Extract:
Segment Open
October 28, 2022 | Posted in : Fee Dispute, Fee Entitlement / Recoverability, Fee Jurisprudence, Fees Paid by Gov't / Taxpayers, Hourly Rates, Lodestar

A recent Law 360 story by Caleb Symons, “California Rebuffs Tribes’ Bid for $1.1M Atty Fee in Gaming Appeal reports that California and its governor, Gavin Newsom, say five Native American tribes that earlier this year won a Ninth Circuit decision over their gaming negotiations with the state are not entitled to more than $1.1 million in attorney fees, since federal Indian law offers no such relief.  That dispute comes several months after the Ninth Circuit gave the five tribes — the Chicken Ranch Rancheria of Me-Wuk Indians, the Chemehuevi Indian Tribe, the Hopland Band of Pomo Indians, the Robinson Rancheria of Pomo Indians and the Blue Lake Rancheria of the Wiyot, Yurok and Hupa Indians — major leverage in their gaming negotiations.

In the wake of that decision, in which a panel of the appellate court prohibited California from adding to the tribes' new gaming compacts any regulatory topics not directly tied to gambling, tribal leaders have sought to recoup $1,130,679 they estimated spending on the litigation.  California fired back, saying the tribes are ineligible for that relief because the federal Indian Gaming Regulatory Act contains no provision for recovering such expenses.
Segment Closed
Problem set:
1 – Answer these questions from the article on the tribes' attorney fee request:
(a) How many Native American tribes won the Ninth Circuit decision?
(b) What sum did tribal leaders estimate spending on the litigation?
(c) Which federal act does California say contains no provision for recovering such expenses?
2 – State whether each statement agrees with the article on the tribes' attorney fee request. Answer yes or no, and quote the words that settle it.
(a) The Ninth Circuit panel allowed California to add regulatory topics unrelated to gambling to the new gaming compacts.
(b) The Hopland Band of Pomo Indians was one of the five tribes.
(c) The Law 360 story was written by Caleb Symons.
The data is not required for any of this work.

Extracted data:
Segment Open
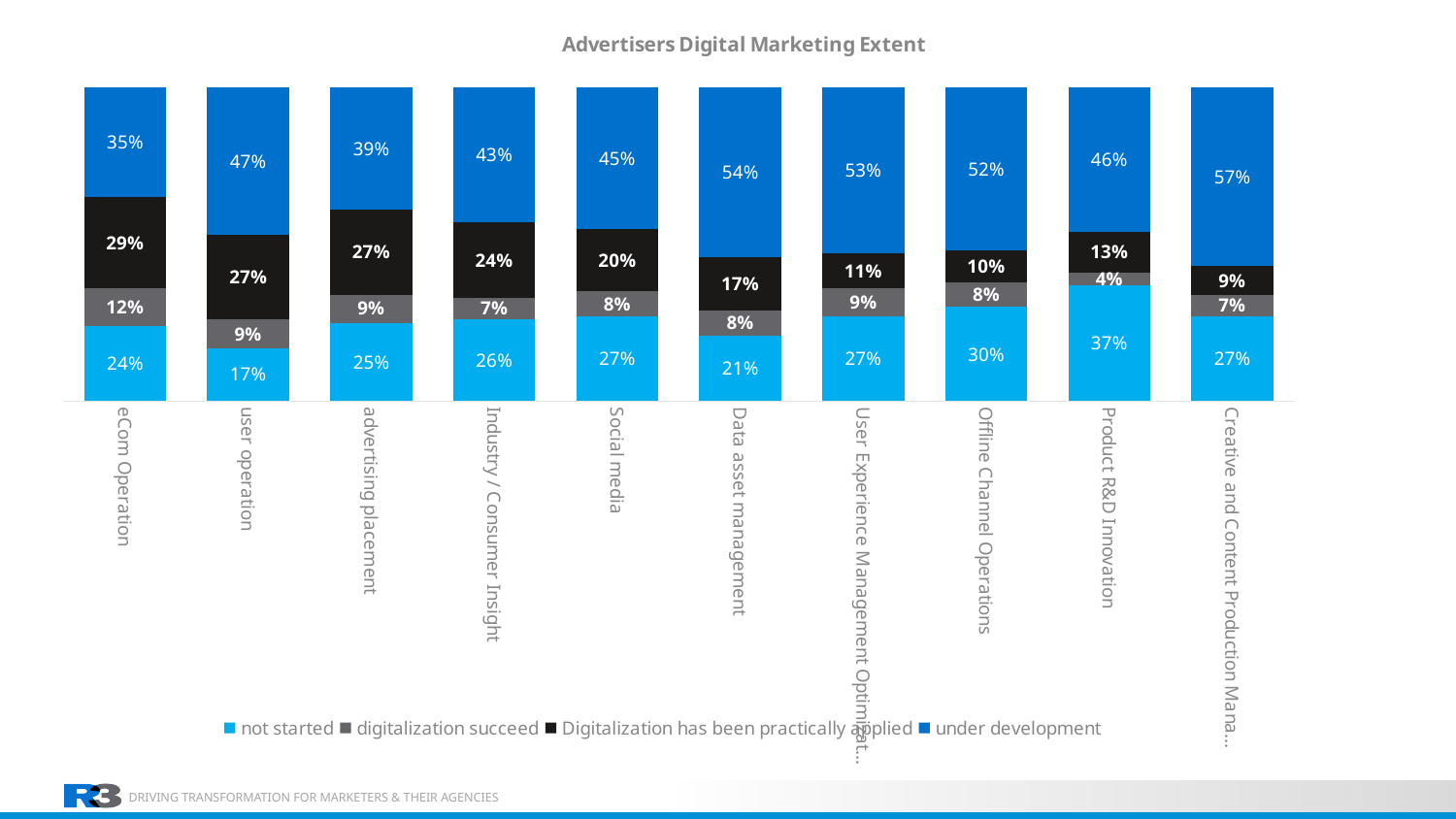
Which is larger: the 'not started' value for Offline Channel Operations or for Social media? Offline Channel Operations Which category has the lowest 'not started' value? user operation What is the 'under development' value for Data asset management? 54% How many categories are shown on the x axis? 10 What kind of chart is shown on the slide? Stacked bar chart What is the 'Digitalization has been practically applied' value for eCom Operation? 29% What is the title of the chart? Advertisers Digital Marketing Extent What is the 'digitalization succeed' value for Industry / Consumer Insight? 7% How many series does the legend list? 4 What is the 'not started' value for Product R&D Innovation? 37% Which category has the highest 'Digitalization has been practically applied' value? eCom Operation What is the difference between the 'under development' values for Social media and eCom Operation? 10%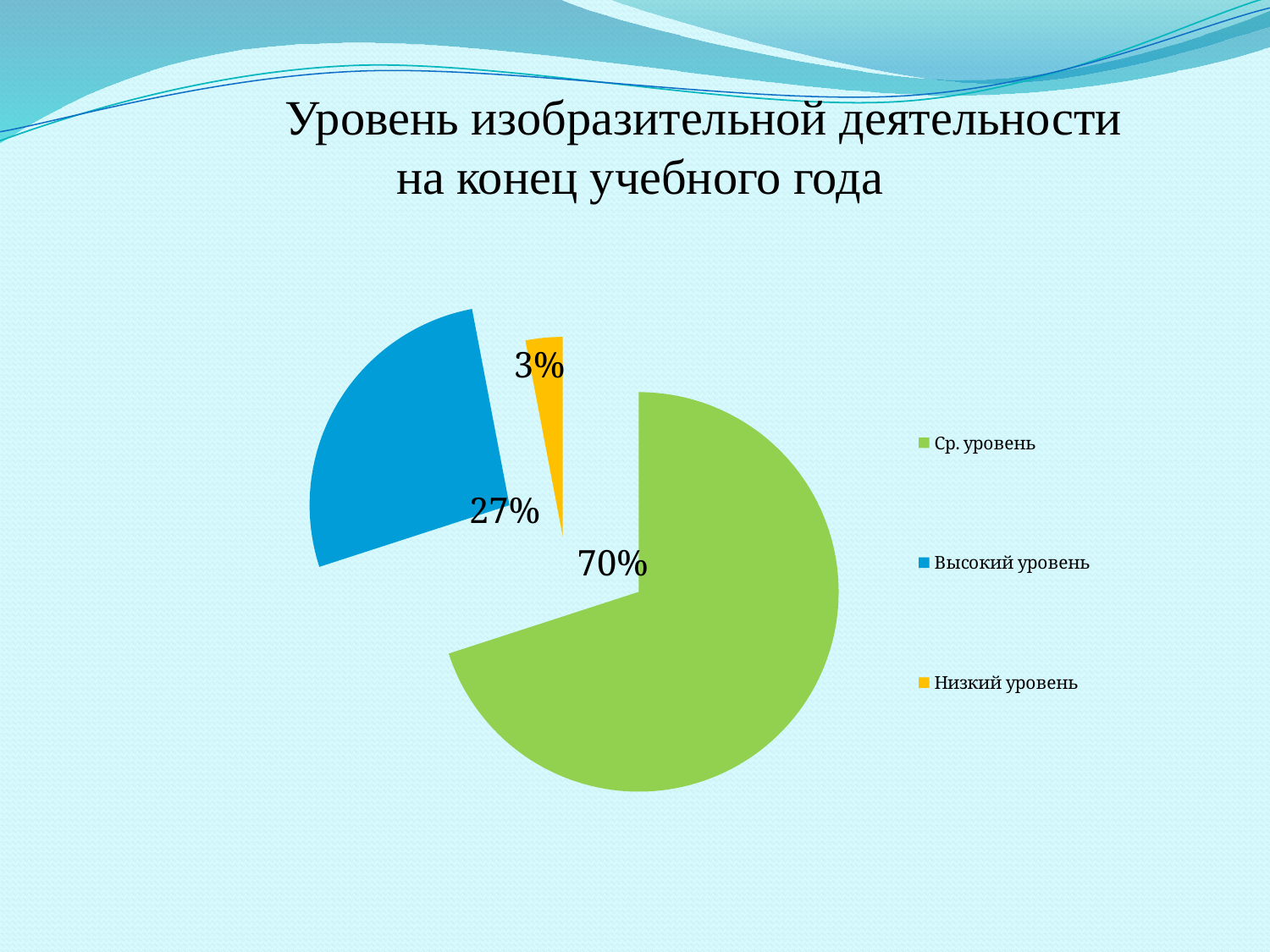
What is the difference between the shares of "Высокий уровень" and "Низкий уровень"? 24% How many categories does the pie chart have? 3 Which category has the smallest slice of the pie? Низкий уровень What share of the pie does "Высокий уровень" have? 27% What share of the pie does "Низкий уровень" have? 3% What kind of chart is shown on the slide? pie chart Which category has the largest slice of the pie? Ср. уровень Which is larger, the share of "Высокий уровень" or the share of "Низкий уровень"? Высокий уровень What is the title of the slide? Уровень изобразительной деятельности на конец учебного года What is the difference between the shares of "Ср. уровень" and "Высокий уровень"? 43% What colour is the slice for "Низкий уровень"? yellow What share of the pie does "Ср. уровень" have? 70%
Segment Closed
Segment Open
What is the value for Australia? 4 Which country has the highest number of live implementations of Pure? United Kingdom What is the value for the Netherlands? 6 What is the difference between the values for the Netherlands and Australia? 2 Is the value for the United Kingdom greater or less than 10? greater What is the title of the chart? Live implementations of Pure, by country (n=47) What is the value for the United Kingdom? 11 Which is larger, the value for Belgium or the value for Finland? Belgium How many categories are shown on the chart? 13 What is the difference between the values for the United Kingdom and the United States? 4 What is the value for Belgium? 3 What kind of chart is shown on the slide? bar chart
Segment Closed
Results for each task:
1 –
(a) Five.
(b) $1,130,679.
(c) The federal Indian Gaming Regulatory Act.

2 –
(a) No: "prohibited California from adding to the tribes' new gaming compacts any regulatory topics not directly tied to gambling"
(b) Yes: "the Hopland Band of Pomo Indians"
(c) Yes: "A recent Law 360 story by Caleb Symons"